Billionaire investor George Soros said the U.S. economy is experiencing a temporary recovery and that the nation’s deficit poses a “very serious” threat to growth in the future.
“It is temporary,” Soros, 80, said today in a television interview with Bloomberg at the World Economic Forum in Davos, Switzerland. “Once the economy picks up a little momentum, interest rates will go up and choke of the recovery. We are destined for stop, go, which is better than no go at all.”
The U.S. Federal Reserve maintained plans yesterday to buy $600 billion of treasuries, taking the position that the recovering economy still needs stimulus to reduce unemployment. A “big issue” that hasn’t been dealt with is the U.S.’s $1.2 trillion deficit, which may be the “most serious risk” facing the nation’s financial stability in coming years, Soros said.
Soros, who reportedly made $1 billion selling the British pound in 1992 and says he is now retired from investing, said the euro is “here to stay.” Hedge funds have been slashing bets that the currency will fall after policy makers including German Chancellor Angela Merkel pledged to do everything in their power to support the currency.
The European Union shouldn’t delay a restructuring of sovereign debt and it would be “unjust” if Irish citizens absorbed the cost without losses to bondholders, said Soros, chairman of New York-based Soros Fund Management LLC.
‘You Can’t Wait’
“There is this unresolved problem,” Soros said. “You can’t wait until 2013 to start restructuring the debt.

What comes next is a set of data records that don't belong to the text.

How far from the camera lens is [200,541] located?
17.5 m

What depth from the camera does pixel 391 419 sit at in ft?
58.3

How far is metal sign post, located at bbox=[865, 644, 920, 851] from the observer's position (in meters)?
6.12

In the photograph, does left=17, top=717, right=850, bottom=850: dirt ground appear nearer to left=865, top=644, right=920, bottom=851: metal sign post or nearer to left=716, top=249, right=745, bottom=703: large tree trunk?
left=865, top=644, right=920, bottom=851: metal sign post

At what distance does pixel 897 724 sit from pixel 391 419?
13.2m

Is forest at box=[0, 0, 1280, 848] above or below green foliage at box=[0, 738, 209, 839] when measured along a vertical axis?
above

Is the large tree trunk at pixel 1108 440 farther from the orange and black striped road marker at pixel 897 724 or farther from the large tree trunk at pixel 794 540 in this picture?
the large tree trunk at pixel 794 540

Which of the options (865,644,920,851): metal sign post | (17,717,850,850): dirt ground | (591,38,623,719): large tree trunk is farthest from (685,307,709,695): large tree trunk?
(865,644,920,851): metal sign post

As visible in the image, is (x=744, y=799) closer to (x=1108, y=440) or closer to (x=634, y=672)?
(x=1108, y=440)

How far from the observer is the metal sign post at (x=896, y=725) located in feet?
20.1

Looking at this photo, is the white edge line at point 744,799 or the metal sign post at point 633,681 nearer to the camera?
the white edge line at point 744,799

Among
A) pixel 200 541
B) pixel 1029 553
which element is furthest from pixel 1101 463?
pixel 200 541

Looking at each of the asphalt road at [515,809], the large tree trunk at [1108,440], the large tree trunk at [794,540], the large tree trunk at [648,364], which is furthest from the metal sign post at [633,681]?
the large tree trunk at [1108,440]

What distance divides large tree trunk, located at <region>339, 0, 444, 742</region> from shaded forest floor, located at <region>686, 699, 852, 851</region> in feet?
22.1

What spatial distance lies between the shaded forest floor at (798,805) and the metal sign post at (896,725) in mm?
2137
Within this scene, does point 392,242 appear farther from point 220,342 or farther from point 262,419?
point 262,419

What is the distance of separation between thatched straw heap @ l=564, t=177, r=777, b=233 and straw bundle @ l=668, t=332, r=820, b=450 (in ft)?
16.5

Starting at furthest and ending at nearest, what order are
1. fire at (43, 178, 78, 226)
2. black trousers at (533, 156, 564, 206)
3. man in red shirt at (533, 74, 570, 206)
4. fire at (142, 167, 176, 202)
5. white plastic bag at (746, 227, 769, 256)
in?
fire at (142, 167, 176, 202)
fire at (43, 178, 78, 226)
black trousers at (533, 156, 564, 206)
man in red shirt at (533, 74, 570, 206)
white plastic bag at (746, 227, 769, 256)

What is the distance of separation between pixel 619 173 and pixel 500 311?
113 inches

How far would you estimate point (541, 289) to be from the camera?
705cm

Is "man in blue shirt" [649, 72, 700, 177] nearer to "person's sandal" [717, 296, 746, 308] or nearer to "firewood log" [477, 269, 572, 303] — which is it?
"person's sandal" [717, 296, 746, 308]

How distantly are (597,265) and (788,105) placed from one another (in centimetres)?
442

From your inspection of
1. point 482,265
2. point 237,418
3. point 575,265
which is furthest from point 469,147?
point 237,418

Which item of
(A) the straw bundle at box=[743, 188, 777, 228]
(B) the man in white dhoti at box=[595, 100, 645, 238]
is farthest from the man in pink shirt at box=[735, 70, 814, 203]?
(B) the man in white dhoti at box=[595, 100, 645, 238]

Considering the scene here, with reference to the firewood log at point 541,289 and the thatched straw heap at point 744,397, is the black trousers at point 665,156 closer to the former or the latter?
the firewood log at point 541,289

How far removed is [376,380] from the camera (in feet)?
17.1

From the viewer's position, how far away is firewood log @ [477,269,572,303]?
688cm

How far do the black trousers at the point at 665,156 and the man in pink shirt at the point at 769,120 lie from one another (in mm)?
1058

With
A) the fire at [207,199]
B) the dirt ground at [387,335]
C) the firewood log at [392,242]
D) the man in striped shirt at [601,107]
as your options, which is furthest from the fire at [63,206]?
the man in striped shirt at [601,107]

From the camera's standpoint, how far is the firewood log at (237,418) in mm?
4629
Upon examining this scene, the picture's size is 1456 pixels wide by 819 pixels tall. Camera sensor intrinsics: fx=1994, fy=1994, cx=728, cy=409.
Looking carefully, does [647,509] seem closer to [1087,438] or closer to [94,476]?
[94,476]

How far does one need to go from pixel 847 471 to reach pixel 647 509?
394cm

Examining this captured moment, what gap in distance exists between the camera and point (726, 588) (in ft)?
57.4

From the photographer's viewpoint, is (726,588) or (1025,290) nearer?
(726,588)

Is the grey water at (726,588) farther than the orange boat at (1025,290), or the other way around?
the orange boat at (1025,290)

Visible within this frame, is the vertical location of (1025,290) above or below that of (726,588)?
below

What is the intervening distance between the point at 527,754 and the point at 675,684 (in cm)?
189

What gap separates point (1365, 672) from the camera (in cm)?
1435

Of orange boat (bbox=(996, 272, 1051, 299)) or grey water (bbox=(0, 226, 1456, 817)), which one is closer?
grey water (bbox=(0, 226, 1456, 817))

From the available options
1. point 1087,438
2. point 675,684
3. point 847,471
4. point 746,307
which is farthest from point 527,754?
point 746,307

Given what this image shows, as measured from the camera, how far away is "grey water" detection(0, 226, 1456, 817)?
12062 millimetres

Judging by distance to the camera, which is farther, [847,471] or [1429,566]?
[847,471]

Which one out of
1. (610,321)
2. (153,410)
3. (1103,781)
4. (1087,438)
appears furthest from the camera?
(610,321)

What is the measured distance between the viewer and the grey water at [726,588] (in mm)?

Ireland is putting Europe on notice that they will want to renegotiate the settlement that the current government did.”
Ireland led losses by bonds from Europe’s high-deficit nations today as Standard & Poor’s said it sees Spain, Ireland, Greece and Portugal “stuck in recession.” European Union policy makers are scrambling to contain the sovereign-debt crisis afflicting the region as they struggle to agree on how much of the bill for rescuing such economies should hit taxpayers.
“It’s patently unjust that the Irish people should absorb all the losses made by the banks and that the bondholders should be totally free, and that I think will have to be modified,” Soros said. “Greece in due course, maybe sooner rather than later, will also have to be restructured. Portugal also probably needs it, and that’s about it.”
March Summit
Discussions on a permanent mechanism to address crises have centered on a retooling of the 440 billion-euro ($604 billion) so-called European Financial Stability Facility before a summit of leaders in March. European Central Bank President Jean-Claude Trichet said on Bloomberg Television yesterday that governments could empower the region’s bailout fund to buy bonds.
A restructuring of debts “can be absorbed,” Soros said. “It will cause losses, and if there are any losses then this emergency fund should be able to provide equity to replace missing equity in the banks.”
The Irish government won an initial vote in parliament on a bill yesterday, paving the way to fully implement the 2011 budget, after bowing to pressure from independent lawmakers to impose a tax on bankers’ bonuses.
Soros said that Europe now faces a “divergence which actually was caused by the euro,” which is “a political threat for the cohesion of Europe.”
Still, “the euro is here to stay,” he said. “There’s a commitment for it to be here.”